First National Bank of South Africa has over two million customers and attracts about 90,000 on a monthly basis. In 2009, FNB mobile banking customers made 56 million transactions worth the value of ZAR7.2 billion. Customers can send money to anyone in South Africa, whether they have an account with FNB or not.

South Africans often paid couriers the equivalent of USD30 to USD 50 per transaction to deliver cash to relatives. Now they can do it for only USD0.50 through Wizzit mobile bank networks.

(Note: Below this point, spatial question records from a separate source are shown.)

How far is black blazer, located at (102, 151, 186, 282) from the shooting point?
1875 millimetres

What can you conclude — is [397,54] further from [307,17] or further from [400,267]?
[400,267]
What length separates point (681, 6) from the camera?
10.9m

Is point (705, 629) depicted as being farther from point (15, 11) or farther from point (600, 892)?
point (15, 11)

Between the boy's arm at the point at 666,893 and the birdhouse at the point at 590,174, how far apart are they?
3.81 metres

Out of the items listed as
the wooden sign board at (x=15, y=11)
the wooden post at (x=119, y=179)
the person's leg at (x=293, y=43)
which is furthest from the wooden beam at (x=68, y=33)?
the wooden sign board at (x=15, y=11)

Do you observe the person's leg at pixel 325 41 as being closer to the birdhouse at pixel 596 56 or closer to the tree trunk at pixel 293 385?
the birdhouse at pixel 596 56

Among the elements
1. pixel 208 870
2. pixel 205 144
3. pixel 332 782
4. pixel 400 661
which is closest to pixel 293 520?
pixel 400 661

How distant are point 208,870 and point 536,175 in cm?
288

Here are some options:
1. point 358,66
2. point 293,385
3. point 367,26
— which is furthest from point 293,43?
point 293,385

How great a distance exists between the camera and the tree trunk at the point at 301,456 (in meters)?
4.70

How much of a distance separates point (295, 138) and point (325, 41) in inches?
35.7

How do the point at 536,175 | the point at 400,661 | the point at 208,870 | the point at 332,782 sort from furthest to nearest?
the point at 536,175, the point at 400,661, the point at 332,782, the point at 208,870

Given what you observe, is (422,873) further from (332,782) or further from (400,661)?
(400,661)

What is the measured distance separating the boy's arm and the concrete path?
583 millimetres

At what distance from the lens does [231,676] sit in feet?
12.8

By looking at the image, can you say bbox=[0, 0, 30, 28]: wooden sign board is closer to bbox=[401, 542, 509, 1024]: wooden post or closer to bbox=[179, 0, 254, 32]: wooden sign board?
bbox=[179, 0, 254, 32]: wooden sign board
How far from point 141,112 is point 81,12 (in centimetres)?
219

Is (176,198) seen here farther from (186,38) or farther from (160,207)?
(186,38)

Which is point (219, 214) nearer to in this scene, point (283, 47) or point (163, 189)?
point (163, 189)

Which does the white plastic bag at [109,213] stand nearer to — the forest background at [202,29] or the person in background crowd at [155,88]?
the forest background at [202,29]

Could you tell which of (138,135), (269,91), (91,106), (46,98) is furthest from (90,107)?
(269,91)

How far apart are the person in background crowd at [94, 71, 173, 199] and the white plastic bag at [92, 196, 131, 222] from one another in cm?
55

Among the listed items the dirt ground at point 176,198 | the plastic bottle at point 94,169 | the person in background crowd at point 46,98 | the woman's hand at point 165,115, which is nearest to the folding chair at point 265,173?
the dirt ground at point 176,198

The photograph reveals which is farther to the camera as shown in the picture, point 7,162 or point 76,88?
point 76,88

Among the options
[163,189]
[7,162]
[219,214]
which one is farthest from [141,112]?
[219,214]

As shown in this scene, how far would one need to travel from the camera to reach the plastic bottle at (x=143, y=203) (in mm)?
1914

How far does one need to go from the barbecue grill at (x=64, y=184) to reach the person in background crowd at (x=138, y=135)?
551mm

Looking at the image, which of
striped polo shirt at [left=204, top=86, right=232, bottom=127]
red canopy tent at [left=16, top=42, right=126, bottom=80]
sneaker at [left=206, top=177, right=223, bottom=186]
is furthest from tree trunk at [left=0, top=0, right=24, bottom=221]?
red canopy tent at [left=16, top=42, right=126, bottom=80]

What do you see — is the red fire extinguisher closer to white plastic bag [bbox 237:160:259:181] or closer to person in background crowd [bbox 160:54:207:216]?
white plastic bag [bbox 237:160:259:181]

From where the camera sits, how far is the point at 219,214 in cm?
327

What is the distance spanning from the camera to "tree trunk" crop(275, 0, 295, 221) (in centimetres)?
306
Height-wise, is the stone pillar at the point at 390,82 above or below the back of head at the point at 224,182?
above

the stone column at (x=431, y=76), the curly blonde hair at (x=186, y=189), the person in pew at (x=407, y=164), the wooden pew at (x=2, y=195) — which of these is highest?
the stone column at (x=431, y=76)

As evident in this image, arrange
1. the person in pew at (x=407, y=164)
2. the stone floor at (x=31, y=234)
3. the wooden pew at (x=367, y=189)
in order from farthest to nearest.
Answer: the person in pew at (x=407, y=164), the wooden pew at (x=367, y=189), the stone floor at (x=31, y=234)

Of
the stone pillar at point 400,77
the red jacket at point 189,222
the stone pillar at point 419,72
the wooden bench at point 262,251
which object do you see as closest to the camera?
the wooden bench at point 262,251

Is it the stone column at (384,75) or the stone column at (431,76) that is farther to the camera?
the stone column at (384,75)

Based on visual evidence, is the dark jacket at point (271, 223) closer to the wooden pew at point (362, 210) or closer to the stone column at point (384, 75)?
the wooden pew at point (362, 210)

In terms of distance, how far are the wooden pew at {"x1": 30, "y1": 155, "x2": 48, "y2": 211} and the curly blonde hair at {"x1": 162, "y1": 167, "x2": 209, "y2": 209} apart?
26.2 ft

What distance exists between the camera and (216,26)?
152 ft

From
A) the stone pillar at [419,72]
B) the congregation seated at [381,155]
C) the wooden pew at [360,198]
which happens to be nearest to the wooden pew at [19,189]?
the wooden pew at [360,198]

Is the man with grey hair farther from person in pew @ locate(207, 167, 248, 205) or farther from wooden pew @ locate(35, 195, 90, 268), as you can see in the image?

Flash Mobile Cash by Eezi gives home shop owners the tools to be the bank for communities where formal banking infrastructure does not exist. The home shops, equipped with shared-phone ATMs, enable communities to withdraw, deposit or borrow small amounts of cash from their local township residence. The shopkeeper, as the banker, transacts using a GSM enabled device supplied by Shared-phone. “

The MTN Banking MobileMoney Account in 2010 announced plans for a fully-fledged bank account on mobile phones, with an optional credit card. The service will be extended to the 20 countries where MTN operates, including Uganda, Nigeria, Cameroon and Ivory Coast, which combined have over 90 million mobile phone users.

South Africa’s largest mobile phone operator Vodacom has teamed up with Nedbank to unveil an M-PESA mobile-based cash transfer service, similar to the successful one >operating in Kenya. It will initially allow users without access to bank accounts to transfer money using handsets and eventually pay bills and buy goods.